══ Text under study
Citing data from the National Family Health Survey 2019-2021, the “Women and Men in India 2022” report released by the Ministry of Statistics and Programme Implementation in 2023 shows that prevalence of anaemia in women aged 15-49 years has increased by 4 per cent – from 53 per cent in 2015-16 to 57 per cent in 2019-2021. This is yet another worrisome trend of women’s health. Anaemia is an indicator of both poor nutrition and poor health, and failure to reduce it can result in impaired health and quality of life for millions of women, including adverse health outcomes in children born to anaemic mothers.
All of us- women and men alike- need to be responsible towards our health and wellbeing. Women will have increased awareness of cancers and other diseases that they deal with, either directly or indirectly, only when they become more conscious about their mental and physical health and health seeking behaviour. But for this, they have to free themselves from the poisonous patriarchal setup, and men have to free themselves from toxic masculinity. Most often men fail to see these ills of society. They do not even realise the special entitlements and privileges they enjoy by virtue of being born a male, while women are deprived of them just because of being born a female (and not because of any genetic defect).
Every humanitarian or health response has to be a feminist response. We need feminist systems. That does not mean putting the current development model in the hands of women. It means having a different kind of system that is based on sharing and caring. The opposite of patriarchy is not matriarchy- it is feminism. Patriarchy is about using power and violence against other people in order to gain power. Feminism is about using care and solidarity to redistribute and share power.
════
■ Questions on the material ■
(1) In the text on women's health, rewrite the part that opens with the words containing "All of us- women" and closes with "any genetic defect).", changing "toxic masculinity" to "harmful masculinity".
(2) According to the text on women's health, which ministry released the "Women and Men in India 2022" report?
══ Given material
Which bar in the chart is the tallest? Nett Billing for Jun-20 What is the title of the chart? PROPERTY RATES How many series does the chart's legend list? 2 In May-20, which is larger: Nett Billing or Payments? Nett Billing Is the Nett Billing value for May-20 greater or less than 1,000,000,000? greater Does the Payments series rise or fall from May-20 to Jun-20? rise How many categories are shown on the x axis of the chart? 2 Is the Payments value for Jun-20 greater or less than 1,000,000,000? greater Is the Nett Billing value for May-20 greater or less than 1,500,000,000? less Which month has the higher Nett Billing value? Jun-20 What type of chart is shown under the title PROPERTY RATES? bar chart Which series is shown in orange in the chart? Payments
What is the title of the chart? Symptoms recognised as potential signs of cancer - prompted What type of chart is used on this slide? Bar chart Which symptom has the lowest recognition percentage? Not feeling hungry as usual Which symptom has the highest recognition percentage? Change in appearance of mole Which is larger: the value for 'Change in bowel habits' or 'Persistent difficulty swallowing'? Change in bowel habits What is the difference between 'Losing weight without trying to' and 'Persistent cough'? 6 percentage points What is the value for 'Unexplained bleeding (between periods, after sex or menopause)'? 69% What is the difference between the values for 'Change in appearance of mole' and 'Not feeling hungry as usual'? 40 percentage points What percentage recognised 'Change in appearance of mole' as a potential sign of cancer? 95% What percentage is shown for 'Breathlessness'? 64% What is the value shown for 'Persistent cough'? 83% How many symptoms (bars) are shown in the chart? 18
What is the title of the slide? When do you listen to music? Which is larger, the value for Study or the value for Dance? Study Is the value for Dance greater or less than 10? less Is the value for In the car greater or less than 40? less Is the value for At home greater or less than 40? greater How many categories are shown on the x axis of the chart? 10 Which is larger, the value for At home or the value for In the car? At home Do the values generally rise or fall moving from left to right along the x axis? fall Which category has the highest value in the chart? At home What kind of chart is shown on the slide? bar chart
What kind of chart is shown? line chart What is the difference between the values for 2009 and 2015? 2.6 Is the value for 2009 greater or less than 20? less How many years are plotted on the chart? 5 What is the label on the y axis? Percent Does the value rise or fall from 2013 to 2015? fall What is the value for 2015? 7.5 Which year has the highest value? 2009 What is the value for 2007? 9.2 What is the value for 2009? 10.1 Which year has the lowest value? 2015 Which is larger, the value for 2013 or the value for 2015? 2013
════
■ Responses for each task ■
(1)
All of us- women and men alike- need to be responsible towards our health and wellbeing. Women will have increased awareness of cancers and other diseases that they deal with, either directly or indirectly, only when they become more conscious about their mental and physical health and health seeking behaviour. But for this, they have to free themselves from the poisonous patriarchal setup, and men have to free themselves from harmful masculinity. Most often men fail to see these ills of society. They do not even realise the special entitlements and privileges they enjoy by virtue of being born a male, while women are deprived of them just because of being born a female (and not because of any genetic defect).

(2) The Ministry of Statistics and Programme Implementation.